CHIME
Tashiro entend un carillon que personne d’autre n’entend. Le “Chime”résonne. Il affirme qu’une machine s’est greffée à son cerveau. Le “Chime” résonne. Encore. Matsuoka, son professeur de cuisine, tente de l’aider. Le “Chime” résonne. Plus fort. Tashiro se saisit d’un couteau.
Critique du film
Le cerveau du spectateur aguerri est bien entraîné. Quand celui-ci lance un thriller, son attention aux détails est démultipliée. Il recherche instinctivement tous les indices qui lui permettraient de repérer la source par laquelle le mal va émaner. Les premières images de Chime sont celles d’une cuisine propre au design métallique. Les surfaces sont brillantes et reluisantes, mais la pénombre qui règne crée un rapport trouble avec le lieu. Il apparaît trop propre pour être normal ; ce cadre légèrement décentré donne à la scène une ambiance pas tout à fait nette. Et il y a également ce personnage, au fond de la cuisine, qui se tient tout seul, tandis que tous les autres élèves du cours de cuisine sont réunis dans des petits groupes.

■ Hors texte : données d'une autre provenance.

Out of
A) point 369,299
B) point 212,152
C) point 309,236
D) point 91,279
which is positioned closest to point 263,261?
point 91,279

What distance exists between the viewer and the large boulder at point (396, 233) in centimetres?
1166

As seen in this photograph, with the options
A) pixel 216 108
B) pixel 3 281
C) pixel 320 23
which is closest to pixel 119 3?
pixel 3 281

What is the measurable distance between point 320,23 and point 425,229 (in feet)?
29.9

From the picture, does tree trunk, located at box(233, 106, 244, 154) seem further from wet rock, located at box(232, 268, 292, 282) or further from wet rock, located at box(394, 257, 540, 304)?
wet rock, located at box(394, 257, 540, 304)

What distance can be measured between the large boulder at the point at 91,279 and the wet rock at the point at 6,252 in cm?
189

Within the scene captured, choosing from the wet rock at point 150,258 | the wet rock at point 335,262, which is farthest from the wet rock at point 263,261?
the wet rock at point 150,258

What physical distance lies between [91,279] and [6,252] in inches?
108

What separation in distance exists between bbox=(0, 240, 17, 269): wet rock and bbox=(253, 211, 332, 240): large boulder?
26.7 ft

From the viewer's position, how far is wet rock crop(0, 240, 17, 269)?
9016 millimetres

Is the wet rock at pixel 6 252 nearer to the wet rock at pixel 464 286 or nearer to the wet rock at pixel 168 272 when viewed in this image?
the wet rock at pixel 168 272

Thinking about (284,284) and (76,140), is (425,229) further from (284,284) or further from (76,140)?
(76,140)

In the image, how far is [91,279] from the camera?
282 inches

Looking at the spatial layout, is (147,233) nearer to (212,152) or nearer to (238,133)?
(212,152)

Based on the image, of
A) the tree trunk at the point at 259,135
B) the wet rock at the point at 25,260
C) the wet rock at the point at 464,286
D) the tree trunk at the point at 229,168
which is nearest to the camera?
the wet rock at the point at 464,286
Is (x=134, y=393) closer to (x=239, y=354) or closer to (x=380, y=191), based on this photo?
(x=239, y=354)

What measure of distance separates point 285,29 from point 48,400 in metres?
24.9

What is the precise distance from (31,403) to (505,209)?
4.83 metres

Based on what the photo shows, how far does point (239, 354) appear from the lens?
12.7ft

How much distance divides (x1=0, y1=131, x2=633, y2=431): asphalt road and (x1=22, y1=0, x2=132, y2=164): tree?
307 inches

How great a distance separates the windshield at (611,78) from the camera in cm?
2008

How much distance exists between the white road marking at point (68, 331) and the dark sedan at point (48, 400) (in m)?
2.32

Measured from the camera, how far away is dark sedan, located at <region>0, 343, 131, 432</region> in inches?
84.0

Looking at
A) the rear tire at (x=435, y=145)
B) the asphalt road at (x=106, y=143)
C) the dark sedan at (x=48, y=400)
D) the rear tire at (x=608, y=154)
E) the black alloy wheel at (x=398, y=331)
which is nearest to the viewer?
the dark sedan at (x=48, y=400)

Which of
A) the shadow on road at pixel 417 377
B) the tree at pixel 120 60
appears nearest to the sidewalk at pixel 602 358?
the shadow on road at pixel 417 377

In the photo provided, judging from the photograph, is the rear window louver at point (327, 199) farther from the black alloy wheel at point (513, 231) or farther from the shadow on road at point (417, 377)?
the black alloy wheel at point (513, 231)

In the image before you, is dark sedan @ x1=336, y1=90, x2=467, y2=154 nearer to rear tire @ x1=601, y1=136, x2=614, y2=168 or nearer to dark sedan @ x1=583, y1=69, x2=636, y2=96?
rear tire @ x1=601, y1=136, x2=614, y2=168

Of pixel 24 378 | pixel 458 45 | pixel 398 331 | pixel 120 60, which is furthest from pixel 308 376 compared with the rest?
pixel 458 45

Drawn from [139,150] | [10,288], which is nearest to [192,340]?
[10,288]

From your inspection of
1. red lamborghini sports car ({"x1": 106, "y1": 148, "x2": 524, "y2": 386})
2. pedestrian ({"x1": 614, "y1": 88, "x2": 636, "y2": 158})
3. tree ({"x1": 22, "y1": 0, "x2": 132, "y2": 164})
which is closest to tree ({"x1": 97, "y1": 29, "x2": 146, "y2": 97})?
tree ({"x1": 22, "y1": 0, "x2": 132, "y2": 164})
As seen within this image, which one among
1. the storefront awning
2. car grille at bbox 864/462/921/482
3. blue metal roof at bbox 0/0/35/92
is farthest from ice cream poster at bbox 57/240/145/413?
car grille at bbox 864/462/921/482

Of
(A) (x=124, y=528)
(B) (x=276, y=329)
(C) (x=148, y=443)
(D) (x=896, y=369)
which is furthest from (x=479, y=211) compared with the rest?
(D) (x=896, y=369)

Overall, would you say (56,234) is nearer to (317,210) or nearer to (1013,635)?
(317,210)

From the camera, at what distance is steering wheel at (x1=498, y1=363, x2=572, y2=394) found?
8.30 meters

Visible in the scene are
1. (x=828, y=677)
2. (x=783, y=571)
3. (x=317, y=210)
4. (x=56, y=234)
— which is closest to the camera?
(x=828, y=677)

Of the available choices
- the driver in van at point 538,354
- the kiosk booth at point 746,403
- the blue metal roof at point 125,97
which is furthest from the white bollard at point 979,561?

Cette solitude est louche. Afin d’en avoir le cœur net, la caméra se rapproche de cet individu, nommé Tashiro. Non réceptif aux ordres de son professeur, il est en décalage total avec son environnement. Sa gestuelle de pantin maladroit contraste avec les mouvements méticuleux des autres élèves. Celui-ci se plaint ensuite d’entendre un bruit, une sonnerie. Le spectateur a entendu un son similaire au début du film, mais pas dans cette scène. Après des propos délirants sur son cerveau, Tashiro s’insère soudainement et sans hésitation un couteau dans le cou. La scène choque par son aspect soudain, et pourtant, ce qui interpelle le plus est la rapidité avec laquelle ce suicide devient un non-évènement.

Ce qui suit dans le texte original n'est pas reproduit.